Cohesive substructure identification is one fundamental task of graph analytics. Recently, a useful problem of dense subgraph maximization has attracted significant attentions, which aims at enlarging a dense subgraph pattern using a few new edge insertions, e.g., k-core maximization. As a more cohesive subgraph of k-core, k-truss requires that each edge has at least k-2 triangles within this subgraph. However, the problem of k-truss maximization has not been studied yet. In this paper, we motivate and formulate a new problem of budget-constrained k-truss maximization. Given a budget of b edges and an integer k≥2, the problem is to find and insert b new edges into a graph G such that the resulted k-truss of G is maximized.
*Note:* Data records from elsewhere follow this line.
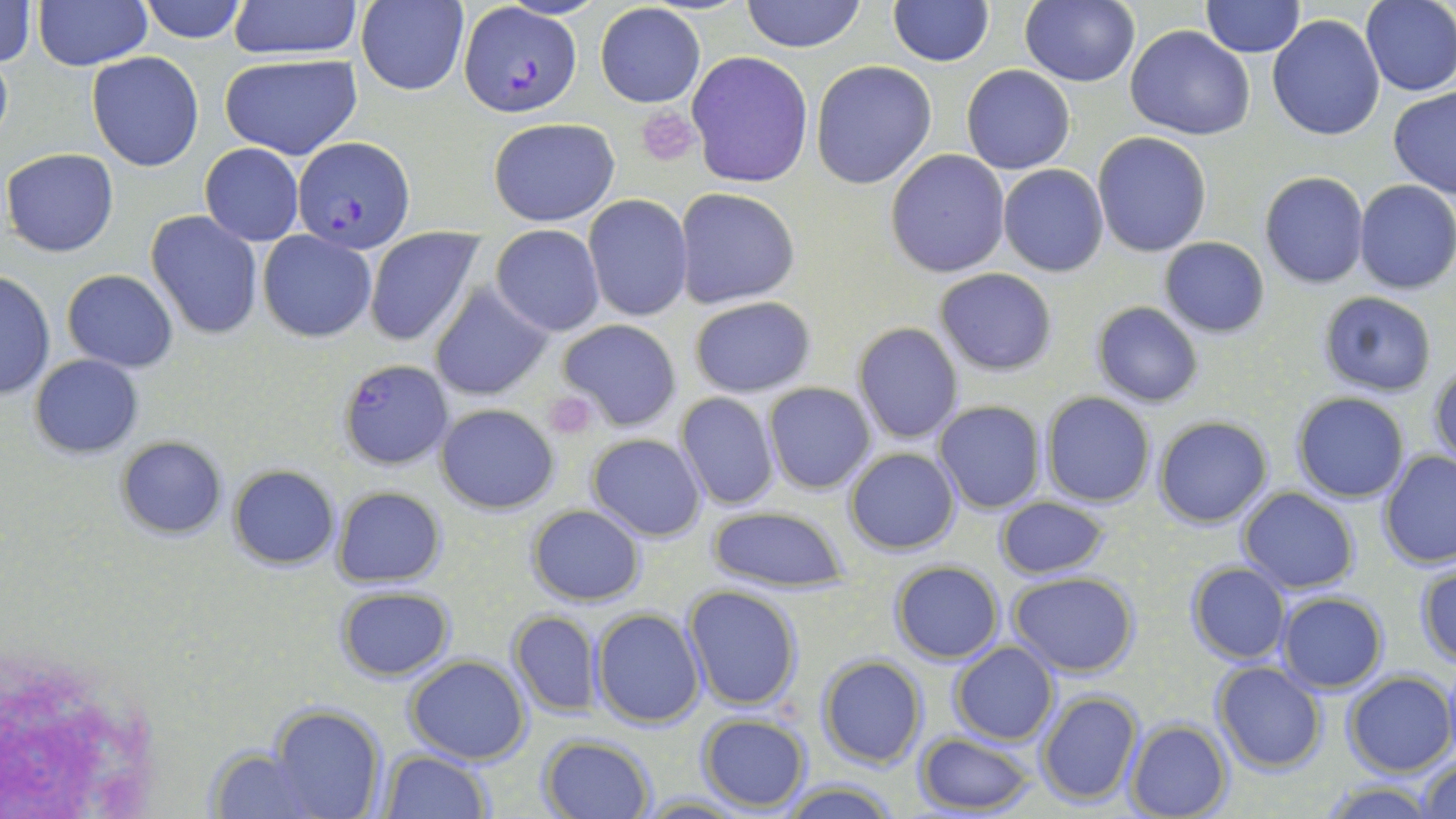

slide_level_diagnosis: Plasmodium falciparum
field_of_view: single
platelet_locations: 'approximate bounding boxes as [x1, y1, x2, y2] in pixels: [637, 107, 700, 166], [544, 389, 599, 439]'
plasmodium_falciparum_infected_red_blood_cell_locations: 'approximate bounding boxes as [x1, y1, x2, y2] in pixels: [458, 2, 582, 119], [293, 136, 417, 254], [338, 360, 453, 470]'
magnification: 1000x
modality: light microscopy
stain: May-Grünwald-Giemsa
uninfected_red_blood_cell_locations: 'approximate bounding boxes as [x1, y1, x2, y2] in pixels: [0, 0, 36, 68], [32, 0, 152, 70], [138, 0, 250, 44], [228, 0, 365, 58], [357, 0, 467, 95], [740, 0, 866, 51], [1022, 0, 1139, 86], [1201, 0, 1305, 56], [888, 1, 994, 67], [1360, 1, 1456, 96], [595, 4, 705, 108], [1266, 14, 1386, 141], [1125, 25, 1255, 142], [686, 51, 813, 188], [86, 52, 205, 172], [219, 53, 363, 161], [810, 60, 937, 190], [962, 64, 1075, 175], [1389, 88, 1456, 198], [488, 118, 620, 225], [1092, 132, 1212, 257], [200, 143, 304, 246], [2, 147, 120, 258], [885, 149, 1011, 278], [998, 166, 1108, 277], [1259, 172, 1369, 289], [1354, 179, 1456, 295], [674, 188, 800, 309], [583, 195, 694, 322], [146, 212, 263, 340], [492, 224, 605, 336], [363, 226, 483, 348], [259, 231, 377, 342], [1159, 237, 1271, 337], [934, 268, 1058, 376], [1, 269, 55, 399], [62, 269, 178, 372], [430, 284, 552, 400], [1317, 291, 1436, 397], [689, 296, 816, 397], [1091, 301, 1204, 409], [556, 319, 681, 433], [853, 322, 962, 443], [29, 354, 142, 458], [1429, 358, 1456, 469], [764, 384, 876, 495], [1291, 391, 1411, 503], [674, 392, 778, 510], [1041, 392, 1156, 508], [933, 400, 1046, 514], [435, 403, 559, 513], [1153, 415, 1273, 527], [586, 433, 707, 541], [115, 435, 227, 539], [844, 447, 961, 555], [1378, 450, 1456, 568], [228, 466, 339, 569], [333, 487, 446, 587], [1238, 487, 1359, 594], [996, 495, 1109, 580], [526, 504, 645, 607], [706, 506, 851, 594], [890, 561, 1003, 663], [1185, 562, 1291, 664], [1415, 562, 1456, 666], [1008, 571, 1139, 676], [682, 584, 805, 711], [334, 586, 457, 681], [1275, 592, 1389, 693], [592, 608, 706, 729], [508, 611, 603, 715], [949, 642, 1058, 745], [815, 655, 926, 769], [405, 656, 530, 764], [1211, 662, 1326, 773], [1342, 672, 1453, 777], [1035, 690, 1142, 807], [268, 707, 386, 819], [696, 714, 811, 810], [1123, 719, 1231, 819], [913, 733, 1038, 815], [540, 734, 656, 817], [201, 745, 324, 818], [380, 751, 492, 818], [1418, 757, 1456, 819], [778, 781, 902, 819], [1313, 782, 1441, 818], [639, 794, 752, 818]'
image_size: 1456×819 pixels
preparation: thin blood smear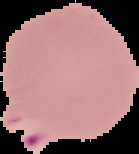

Summary:
  - Image size: 139×154 pixels
  - Malaria status: parasitized
  - Preparation: thin blood film
  - Image type: segmented cell region with the area outside set to black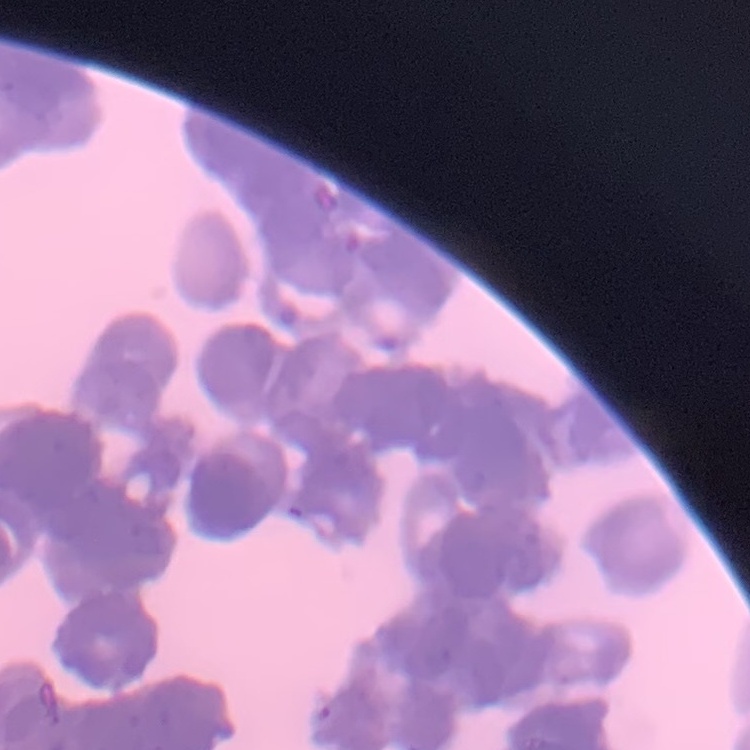
The erythrocytes show rouleaux formation. Thin blood film. Field's or Giemsa stain. One tile cut from a larger photomicrograph.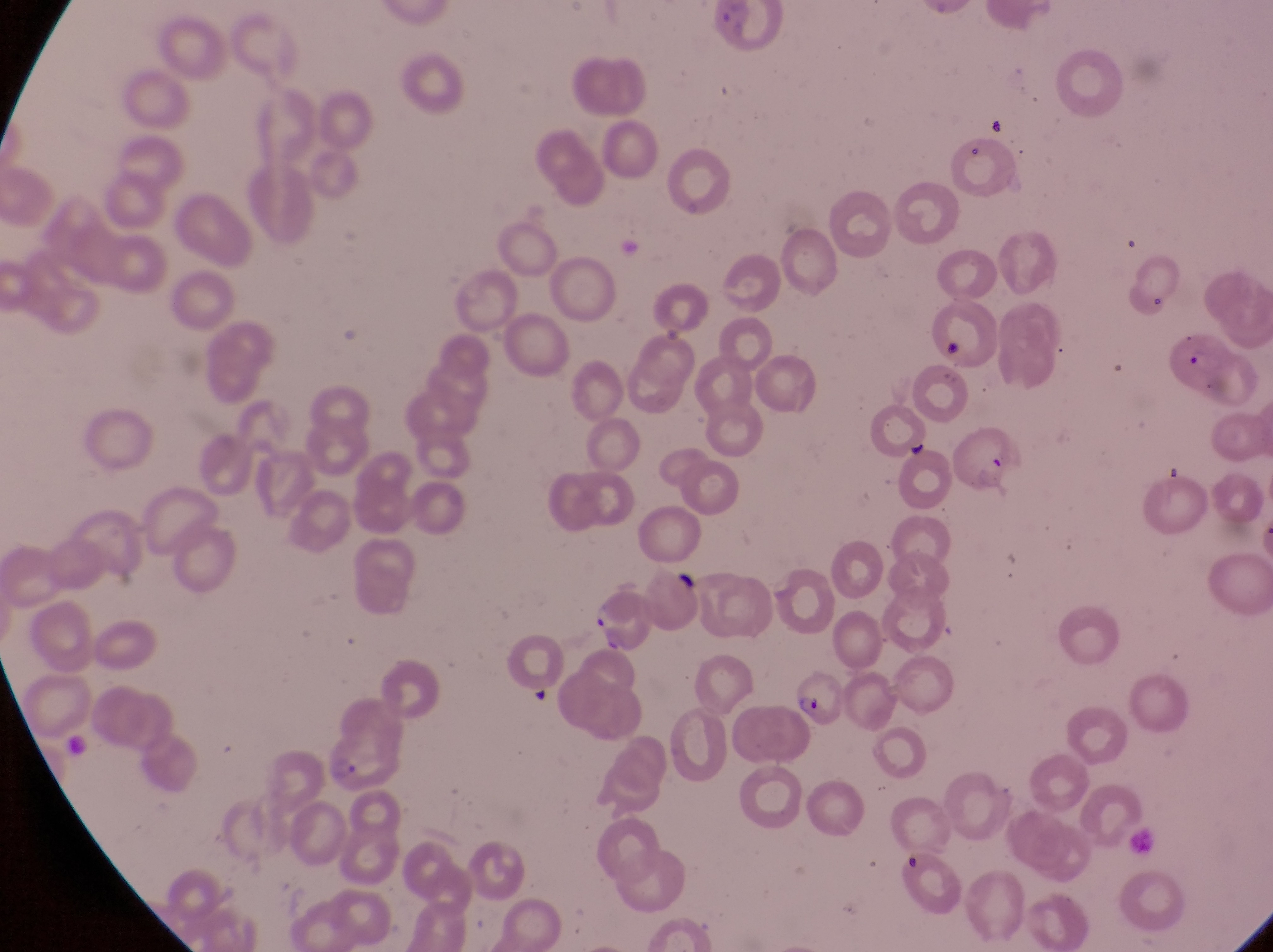 Approximate bounding boxes as [left, top, right, bottom] in pixels. Artifact (platelet-like body, stain precipitate, or debris) locations: [896, 849, 929, 874]. Parasitised red blood cell locations: [1168, 325, 1260, 408], [949, 424, 1021, 498], [582, 594, 659, 654], [794, 675, 841, 732], [319, 729, 397, 791]. Thin blood smear. Photographed through the eyepiece of an Olympus CX-23 microscope with a smartphone camera. Image is 1273×952 pixels. Single field of view. Collected in Uganda. Magnification of 1000x.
We theoretically prove the NP-hardness of k-truss maximization problem. To efficiently tackle it, we analyze non-submodular property of k-truss newcomers function and develop non-conventional heuristic strategies for edge insertions. We first identify high-quality candidate edges with regard to (k-1)-light subgraphs and propose a greedy algorithm using per-edge insertion. Besides further improving the efficiency by pruning disqualified candidate edges, we finally develop a component-based dynamic programming algorithm for enlarging k-truss mostly, which makes a balance of budget assignment and inserts multiple edges simultaneously into all (k-1)-light components. Extensive experiments on nine real-world graphs demonstrate the efficiency and effectiveness of our proposed methods.